» **Goal**
Please repeat the records below, replacing "young woman" with "seated woman" everywhere it appears and leaving everything else unchanged.

» **Extracted data**
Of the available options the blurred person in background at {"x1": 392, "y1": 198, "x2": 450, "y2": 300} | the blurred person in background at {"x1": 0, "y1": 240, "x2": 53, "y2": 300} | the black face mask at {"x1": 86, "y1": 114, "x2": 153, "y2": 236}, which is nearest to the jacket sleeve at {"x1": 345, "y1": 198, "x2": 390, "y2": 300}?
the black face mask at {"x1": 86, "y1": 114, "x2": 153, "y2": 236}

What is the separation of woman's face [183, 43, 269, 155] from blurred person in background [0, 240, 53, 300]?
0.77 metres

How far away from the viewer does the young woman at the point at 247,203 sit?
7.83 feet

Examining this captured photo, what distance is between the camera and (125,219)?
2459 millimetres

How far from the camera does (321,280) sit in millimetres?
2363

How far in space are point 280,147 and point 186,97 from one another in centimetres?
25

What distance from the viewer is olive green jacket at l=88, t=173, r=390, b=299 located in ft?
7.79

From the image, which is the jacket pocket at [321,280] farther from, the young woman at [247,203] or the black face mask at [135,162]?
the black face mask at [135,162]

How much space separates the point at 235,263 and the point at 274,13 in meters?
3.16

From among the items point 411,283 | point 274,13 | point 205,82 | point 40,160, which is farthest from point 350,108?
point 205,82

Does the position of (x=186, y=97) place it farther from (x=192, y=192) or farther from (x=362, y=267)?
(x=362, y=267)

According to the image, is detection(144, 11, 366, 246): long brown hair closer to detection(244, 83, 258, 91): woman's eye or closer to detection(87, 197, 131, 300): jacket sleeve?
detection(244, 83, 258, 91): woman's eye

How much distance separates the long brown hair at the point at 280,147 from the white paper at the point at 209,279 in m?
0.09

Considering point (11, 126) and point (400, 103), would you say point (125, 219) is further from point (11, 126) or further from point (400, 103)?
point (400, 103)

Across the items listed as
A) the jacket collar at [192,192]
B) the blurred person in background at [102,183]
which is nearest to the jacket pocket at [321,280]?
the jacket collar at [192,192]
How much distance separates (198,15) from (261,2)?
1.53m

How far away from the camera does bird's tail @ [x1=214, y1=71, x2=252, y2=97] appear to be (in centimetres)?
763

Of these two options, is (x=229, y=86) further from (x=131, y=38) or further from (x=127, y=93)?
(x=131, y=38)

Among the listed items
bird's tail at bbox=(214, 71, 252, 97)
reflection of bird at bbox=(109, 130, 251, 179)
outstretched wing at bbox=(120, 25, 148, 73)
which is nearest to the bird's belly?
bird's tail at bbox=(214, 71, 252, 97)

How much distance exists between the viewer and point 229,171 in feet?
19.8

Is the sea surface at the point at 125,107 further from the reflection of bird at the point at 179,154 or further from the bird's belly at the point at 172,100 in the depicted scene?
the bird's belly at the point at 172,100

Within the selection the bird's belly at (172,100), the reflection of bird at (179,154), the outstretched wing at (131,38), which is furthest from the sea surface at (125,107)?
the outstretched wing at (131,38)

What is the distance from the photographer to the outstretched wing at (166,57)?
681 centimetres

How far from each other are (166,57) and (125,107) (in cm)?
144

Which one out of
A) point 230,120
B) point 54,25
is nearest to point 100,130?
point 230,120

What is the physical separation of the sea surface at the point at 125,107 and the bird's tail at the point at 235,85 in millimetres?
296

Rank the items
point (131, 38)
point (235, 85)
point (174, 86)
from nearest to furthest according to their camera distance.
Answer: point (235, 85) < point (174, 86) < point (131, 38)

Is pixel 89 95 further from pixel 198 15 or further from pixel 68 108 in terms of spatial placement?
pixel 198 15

» **Expected answer**
Of the available options the blurred person in background at {"x1": 392, "y1": 198, "x2": 450, "y2": 300} | the blurred person in background at {"x1": 0, "y1": 240, "x2": 53, "y2": 300} | the black face mask at {"x1": 86, "y1": 114, "x2": 153, "y2": 236}, which is nearest to the jacket sleeve at {"x1": 345, "y1": 198, "x2": 390, "y2": 300}?
the black face mask at {"x1": 86, "y1": 114, "x2": 153, "y2": 236}

What is the separation of woman's face [183, 43, 269, 155] from blurred person in background [0, 240, 53, 300]?
0.77 metres

How far away from the viewer does the seated woman at the point at 247,203 sit?
7.83 feet

Examining this captured photo, what distance is between the camera and (125,219)?
2459 millimetres

How far from the camera does (321,280) sit in millimetres?
2363

How far in space are point 280,147 and point 186,97 from one another in centimetres?
25

What distance from the viewer is olive green jacket at l=88, t=173, r=390, b=299 located in ft?
7.79

From the image, which is the jacket pocket at [321,280] farther from, the seated woman at [247,203] or the black face mask at [135,162]?
the black face mask at [135,162]

How much space separates the point at 235,263 and the point at 274,13 in meters?
3.16

From among the items point 411,283 | point 274,13 | point 205,82 | point 40,160, which is farthest from point 350,108?
point 205,82

Does the position of (x=186, y=97) place it farther from (x=192, y=192) or farther from (x=362, y=267)?
(x=362, y=267)

According to the image, is detection(144, 11, 366, 246): long brown hair closer to detection(244, 83, 258, 91): woman's eye or closer to detection(87, 197, 131, 300): jacket sleeve?
detection(244, 83, 258, 91): woman's eye

How much distance separates the long brown hair at the point at 280,147 from the white paper at the point at 209,279 in m?
0.09

Considering point (11, 126) and point (400, 103), would you say point (125, 219) is further from point (11, 126) or further from point (400, 103)?
point (400, 103)

Across the items listed as
A) the jacket collar at [192,192]
B) the blurred person in background at [102,183]
which is nearest to the jacket pocket at [321,280]?
the jacket collar at [192,192]
How much distance separates (198,15) from (261,2)?
1.53m

How far away from the camera does bird's tail @ [x1=214, y1=71, x2=252, y2=97] appear to be (in centimetres)?
763

Of these two options, is (x=229, y=86) further from (x=131, y=38) or further from (x=127, y=93)?
(x=131, y=38)

Among the listed items
bird's tail at bbox=(214, 71, 252, 97)
reflection of bird at bbox=(109, 130, 251, 179)
outstretched wing at bbox=(120, 25, 148, 73)
which is nearest to the bird's belly?
bird's tail at bbox=(214, 71, 252, 97)

How much distance exists between the viewer and point 229,171 in feet?
19.8

Is the sea surface at the point at 125,107 further from the reflection of bird at the point at 179,154 or further from the bird's belly at the point at 172,100 in the depicted scene?
the bird's belly at the point at 172,100

Within the selection the bird's belly at (172,100), the reflection of bird at (179,154), the outstretched wing at (131,38), which is furthest from the sea surface at (125,107)?
the outstretched wing at (131,38)

What is the distance from the photographer to the outstretched wing at (166,57)?
681 centimetres

How far from each other are (166,57) and (125,107) (in cm)?
144

Which one out of
A) point 230,120
B) point 54,25
is nearest to point 100,130?
point 230,120

What is the physical separation of the sea surface at the point at 125,107 and the bird's tail at the point at 235,85 in millimetres?
296

Rank the items
point (131, 38)
point (235, 85)
point (174, 86)
from nearest to furthest according to their camera distance.
Answer: point (235, 85) < point (174, 86) < point (131, 38)

Is pixel 89 95 further from pixel 198 15 or further from pixel 68 108 in terms of spatial placement?
pixel 198 15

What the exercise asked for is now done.